Question

Beginning with the \(\mathrm{G}_{1}\) phase of the cell cycle, describe the level of compaction of the eukaryotic chromosome. How does the level of compaction change as the cell progresses through the cell cycle? Why is it necessary to further compact the chromatin during mitosis?

Short answer

Starting with the G1 phase of the cell cycle, chromosomes are less compact. Compaction increases as the cell progresses through the cell cycle, with the highest level of compaction during mitosis. This high level of compaction during mitosis is necessary to ensure the orderly and accurate separation of the sister chromatids to opposite ends of the cell.

Step-by-step solution

Understand the different phases of the cell cycle

In eukaryotic cell division, the cell cycle is primarily divided into two major phases, Interphase and Mitotic (M) phase. Interphase consists of three substages - the Gap 1 (G1), Synthesis (S), and Gap 2 (G2) phases. Chromosomal compaction level varies in different phases, with least compaction found in G1 phase of Interphase.

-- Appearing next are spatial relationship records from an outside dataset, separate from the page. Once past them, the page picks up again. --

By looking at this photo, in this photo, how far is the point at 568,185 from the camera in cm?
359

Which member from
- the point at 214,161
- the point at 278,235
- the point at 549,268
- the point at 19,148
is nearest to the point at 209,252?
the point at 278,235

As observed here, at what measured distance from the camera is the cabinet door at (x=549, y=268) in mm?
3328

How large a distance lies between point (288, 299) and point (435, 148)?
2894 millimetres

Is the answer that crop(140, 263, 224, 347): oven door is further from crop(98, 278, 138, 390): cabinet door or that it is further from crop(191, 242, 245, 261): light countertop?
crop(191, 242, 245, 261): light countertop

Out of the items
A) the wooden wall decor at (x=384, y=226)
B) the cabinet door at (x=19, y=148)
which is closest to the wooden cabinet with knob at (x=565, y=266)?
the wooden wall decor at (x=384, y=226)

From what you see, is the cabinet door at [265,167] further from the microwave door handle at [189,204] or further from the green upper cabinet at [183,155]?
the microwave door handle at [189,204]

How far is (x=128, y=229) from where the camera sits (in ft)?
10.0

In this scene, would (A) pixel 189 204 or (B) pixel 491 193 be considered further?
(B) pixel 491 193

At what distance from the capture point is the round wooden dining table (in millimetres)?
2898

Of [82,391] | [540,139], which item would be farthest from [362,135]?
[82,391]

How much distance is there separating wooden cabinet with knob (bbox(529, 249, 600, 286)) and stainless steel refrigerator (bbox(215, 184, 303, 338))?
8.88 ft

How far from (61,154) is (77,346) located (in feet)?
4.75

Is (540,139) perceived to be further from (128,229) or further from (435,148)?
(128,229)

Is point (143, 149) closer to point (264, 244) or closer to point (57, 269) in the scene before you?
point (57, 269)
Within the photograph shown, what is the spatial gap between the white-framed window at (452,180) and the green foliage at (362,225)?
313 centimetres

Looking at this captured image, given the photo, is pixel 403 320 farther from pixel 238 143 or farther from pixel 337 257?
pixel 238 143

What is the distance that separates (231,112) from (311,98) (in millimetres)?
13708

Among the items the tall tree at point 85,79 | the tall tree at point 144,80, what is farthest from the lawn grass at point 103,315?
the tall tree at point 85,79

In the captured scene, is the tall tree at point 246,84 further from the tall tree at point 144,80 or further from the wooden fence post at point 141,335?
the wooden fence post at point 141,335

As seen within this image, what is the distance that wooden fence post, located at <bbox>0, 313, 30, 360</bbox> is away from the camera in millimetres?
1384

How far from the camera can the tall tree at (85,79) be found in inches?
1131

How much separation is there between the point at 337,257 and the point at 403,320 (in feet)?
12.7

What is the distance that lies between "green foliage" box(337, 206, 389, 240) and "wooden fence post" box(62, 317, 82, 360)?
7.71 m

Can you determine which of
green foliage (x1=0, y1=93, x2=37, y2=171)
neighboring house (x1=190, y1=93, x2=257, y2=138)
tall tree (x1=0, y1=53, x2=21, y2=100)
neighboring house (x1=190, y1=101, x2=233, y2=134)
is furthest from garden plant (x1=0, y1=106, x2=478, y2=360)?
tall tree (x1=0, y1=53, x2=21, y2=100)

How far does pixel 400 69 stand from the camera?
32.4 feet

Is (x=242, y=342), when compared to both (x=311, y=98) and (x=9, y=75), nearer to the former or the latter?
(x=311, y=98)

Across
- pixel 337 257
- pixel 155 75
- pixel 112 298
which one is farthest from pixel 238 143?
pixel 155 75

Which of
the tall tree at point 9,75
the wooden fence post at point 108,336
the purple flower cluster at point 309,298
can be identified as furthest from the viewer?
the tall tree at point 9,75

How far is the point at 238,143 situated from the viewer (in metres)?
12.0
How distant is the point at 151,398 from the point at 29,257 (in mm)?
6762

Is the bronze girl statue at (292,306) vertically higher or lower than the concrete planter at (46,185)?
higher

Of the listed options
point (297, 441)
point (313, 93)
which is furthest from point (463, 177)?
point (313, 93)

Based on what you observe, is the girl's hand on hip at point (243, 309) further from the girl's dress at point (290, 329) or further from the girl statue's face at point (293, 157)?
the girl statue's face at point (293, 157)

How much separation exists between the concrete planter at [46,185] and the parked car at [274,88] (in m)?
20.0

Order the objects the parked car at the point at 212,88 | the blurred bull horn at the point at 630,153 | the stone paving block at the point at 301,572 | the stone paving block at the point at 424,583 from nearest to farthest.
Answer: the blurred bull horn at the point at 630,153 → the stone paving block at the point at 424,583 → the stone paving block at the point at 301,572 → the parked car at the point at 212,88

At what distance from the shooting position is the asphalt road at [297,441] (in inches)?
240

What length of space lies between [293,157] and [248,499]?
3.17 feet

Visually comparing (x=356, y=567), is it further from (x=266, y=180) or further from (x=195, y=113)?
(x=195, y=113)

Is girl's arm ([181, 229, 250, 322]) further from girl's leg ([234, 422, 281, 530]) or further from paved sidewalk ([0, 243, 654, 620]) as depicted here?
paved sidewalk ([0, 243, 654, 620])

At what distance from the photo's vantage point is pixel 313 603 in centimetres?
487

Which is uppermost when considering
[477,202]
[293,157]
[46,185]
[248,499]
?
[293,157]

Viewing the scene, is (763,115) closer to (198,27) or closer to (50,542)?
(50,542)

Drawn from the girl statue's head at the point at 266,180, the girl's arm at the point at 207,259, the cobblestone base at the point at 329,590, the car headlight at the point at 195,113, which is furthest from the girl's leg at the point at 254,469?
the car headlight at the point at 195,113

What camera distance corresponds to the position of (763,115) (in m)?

Understand compaction levels during the cell cycle

As the cell moves from G1 phase to S phase during Interphase, the DNA replicates, and the chromosome starts to pack into a more compact form. Further compaction takes place in the G2 phase as the cell prepares to enter the M phase, which includes Mitosis and Cytokinesis. During prophase, the first stage of mitosis, chromatin fibers become more coiled and condensed to form distinct chromosomes.

Explain the necessity for further chromatin compaction during mitosis

The necessity for the high degree of compaction achieved during mitosis is to facilitate the orderly separation of the sister chromatids to opposite ends of the cell during anaphase. Without such compaction, it would be more challenging to untangle and split chromosomes without breakage or errors occurring, which could lead to serious genetic abnormalities.